__Task to complete__: Extend the news article about the death of Inji, the Oregon Zoo orangutan, by writing the paragraphs that follow its last sentence.
(Extract begins)
World's Oldest Orangutan Euthanized at Oregon Zoo at Age 61: 'She Inspired Generations'

"She'll always be remembered for her gentle spirit," the Oregon Zoo said of Inji, the world's oldest known orangutan

Photo: Michael Durham/Oregon Zoo

The Oregon Zoo is mourning the loss of Inji, the world's oldest known orangutan.

Inji, a 61-year-old female Sumatran orangutan, was "humanely" euthanized by zoo officials on Sunday after her health had deteriorated, according to Bob Lee, who oversees the zoo's animal areas.

"We knew she couldn't live forever, but this really hurts, and I know many visitors are grieving along with us," Lee said in a statement, according to KIRO 7. "Inji's ability to connect with people was incredible. She inspired generations."

Orangutans who live in the wild rarely live past the age of 40, the zoo shared in their release regarding Inji's passing. In Inji's case, she made it to her late 50s before she began to slow down physically and mentally.

"She was moving stiffly, rarely left her nest box, and was no longer interested in even her favorite foods," said Lee, who added that the decision to euthanize Inji came once the primate's pain medications stopped providing her relief.
(Extract ends)
(Data supplied begins)
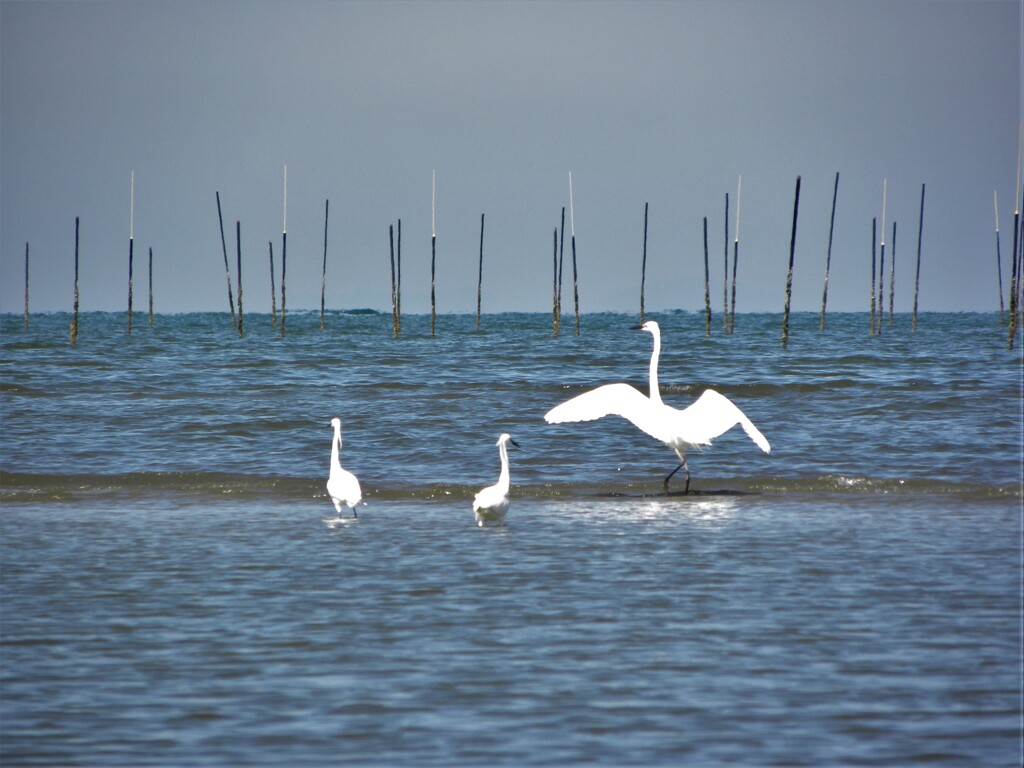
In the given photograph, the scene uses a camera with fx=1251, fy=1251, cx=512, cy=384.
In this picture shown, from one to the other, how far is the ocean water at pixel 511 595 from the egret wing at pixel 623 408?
0.80m

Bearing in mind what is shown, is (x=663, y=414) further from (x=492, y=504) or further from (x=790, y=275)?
(x=790, y=275)

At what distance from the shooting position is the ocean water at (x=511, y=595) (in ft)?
17.3

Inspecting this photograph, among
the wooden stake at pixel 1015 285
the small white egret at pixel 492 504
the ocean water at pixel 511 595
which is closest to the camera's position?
the ocean water at pixel 511 595

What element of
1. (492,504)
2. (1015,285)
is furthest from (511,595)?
(1015,285)

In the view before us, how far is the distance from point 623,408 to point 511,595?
6403 millimetres

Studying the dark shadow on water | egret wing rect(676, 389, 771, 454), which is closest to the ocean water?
the dark shadow on water

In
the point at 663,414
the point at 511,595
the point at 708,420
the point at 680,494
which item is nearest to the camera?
the point at 511,595

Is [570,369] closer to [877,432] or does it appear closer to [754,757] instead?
→ [877,432]

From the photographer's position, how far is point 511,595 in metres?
7.91

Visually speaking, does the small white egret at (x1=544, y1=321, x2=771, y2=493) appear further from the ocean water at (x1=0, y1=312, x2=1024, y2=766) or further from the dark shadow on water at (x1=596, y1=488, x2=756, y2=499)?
the ocean water at (x1=0, y1=312, x2=1024, y2=766)

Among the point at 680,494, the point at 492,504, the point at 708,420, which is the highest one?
the point at 708,420

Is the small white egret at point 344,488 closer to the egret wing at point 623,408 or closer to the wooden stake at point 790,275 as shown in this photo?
the egret wing at point 623,408

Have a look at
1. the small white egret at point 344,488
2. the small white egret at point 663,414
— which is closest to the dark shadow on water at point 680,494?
the small white egret at point 663,414

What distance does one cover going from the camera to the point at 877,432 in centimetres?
1827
(Data supplied ends)
__Answer box__:
Inji, born on an unknown date in 1960, came to the United States through wild animal trade while it was still legal and was brought to the Oregon Zoo by her owner, KIRO 7 reported.

Following Inji's death, the zoo posted a heartfelt tribute on Instagram, mourning the loss of the beloved ape.

"Inji inspired generations to take action for her species, including her care staff, who now help rehab orphaned orangutans in Indonesia," the zoo wrote. "They kept Inji in great shape throughout her life, and their close bond brought her comfort in her golden years. She'll always be remembered for her gentle spirit."

According to KIRO 7, the Oregon Zoo plans to honor Inji at its Primate Forest, a new habitat for chimpanzees and orangutans that is scheduled to open this spring.